Sobre as intervenções que procuram aumentar a longevidade, de Grey disse que elas “iriam anular” esse limite natural, afirmando que “ele existe pela simples combinação matemática de três fatores, todos relacionados ao fato de o envelhecimento ser a acumulação de danos auto-infligidos.”

Esses três fatores incluem o grau dos danos causados ao corpo – como a escolha por uma boa alimentação ou por não fumar –; a rapidez com que os danos aumentam posteriormente; e quanto dano o corpo consegue suportar sem deixar de funcionar. Segundo ele, a medicina atual não mostra muita perspectiva de ser capaz de mudar essa realidade – quanto mais danificado o corpo, menor sua capacidade de evitar mais danos.

“Mas a nova medicina que teremos nas próximas décadas, e que a SENS Research Foundation busca desenvolver, irá mudar essa perspectiva”, disse ele ao Gizmodo. “Seremos capaz de reparar os danos, usando vários tipos de medicina regenerativa, de modo que eles deixarão de levar à acumulação acelerada de prejuízos e de patologias derivadas.”

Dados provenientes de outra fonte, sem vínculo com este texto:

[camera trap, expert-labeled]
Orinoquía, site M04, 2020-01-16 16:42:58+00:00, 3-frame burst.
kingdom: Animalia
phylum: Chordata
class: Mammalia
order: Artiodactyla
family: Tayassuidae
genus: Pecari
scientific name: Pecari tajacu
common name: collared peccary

Essas terapias que Grey espera desenvolver, junto a todas as intervenções médicas que devem aparecer no futuro, ameaçam pôr à prova a conclusão do estudo de Vijg. Avanços futuros podem incluir a possibilidade de uma reformulação dramática da genética humana usando ferramentas de edição genoma como o CRISPR, e a introdução de cromossomos artificiais pode nos dar novas maneiras de evitar doenças relacionadas com a idade. Avanços na nanotecnologia molecular, na cibernética e na medicina regenerativa também podem alterar a biologia humana.

Mas para ser justo, este novo estudo publicado na Nature é uma análise normativa que assume uma espécie de status quo no que se refere ao estado das tecnologias médicas. Se de Grey e outros defensores dessa ideia estiverem certos, no entanto, não haverá um limite no tempo que os seres humanos seriam capazes de viver. Ele prevê que os seres humanos acabarão por chegar a uma fase de “senescência mínima”, isto é, um estado em que o envelhecimento é tão lento que é imperceptível.

O importante é ter saúde

Nesse ponto, Olshansky tem cautela.

“Ao contrário do que alguns futuristas alegam, o prolongamento radical da vida ou a imortalidade não estão tão próximos assim – essa afirmação tem sido feita durante os últimos 2 mil anos por alquimistas e charlatões de antienvelhecimento – não é provável que viveremos muito mais do que a idade máxima já atingida”, disse ele.

Olshansky afirma que precisamos mantermos o foco no que é importante, que é estender o tempo de vida saudável. Se tivermos sucesso, o aumento da longevidade será um bônus, desde que esse tempo extra possa ser vivido com saúde.

“Precisamos reconhecer que há limites, mas isso não deve de forma alguma nos impedir de buscar avanços para uma vida mais saudável” afirma ele. “Uma vida saudável é um dos bens mais preciosos do planeta, então é difícil imaginar que iremos parar de tentar – e ninguém está sugerindo isso.”

E, de fato, os autores do estudo dizem que a pesquisa destaca a necessidade de os cientistas desenvolverem “intervenções que vão além de aumentar o tempo saudável das vidas”, acrescentando que “não há nenhuma razão científica que afirme que tais esforços não possam ser bem-sucedidos.”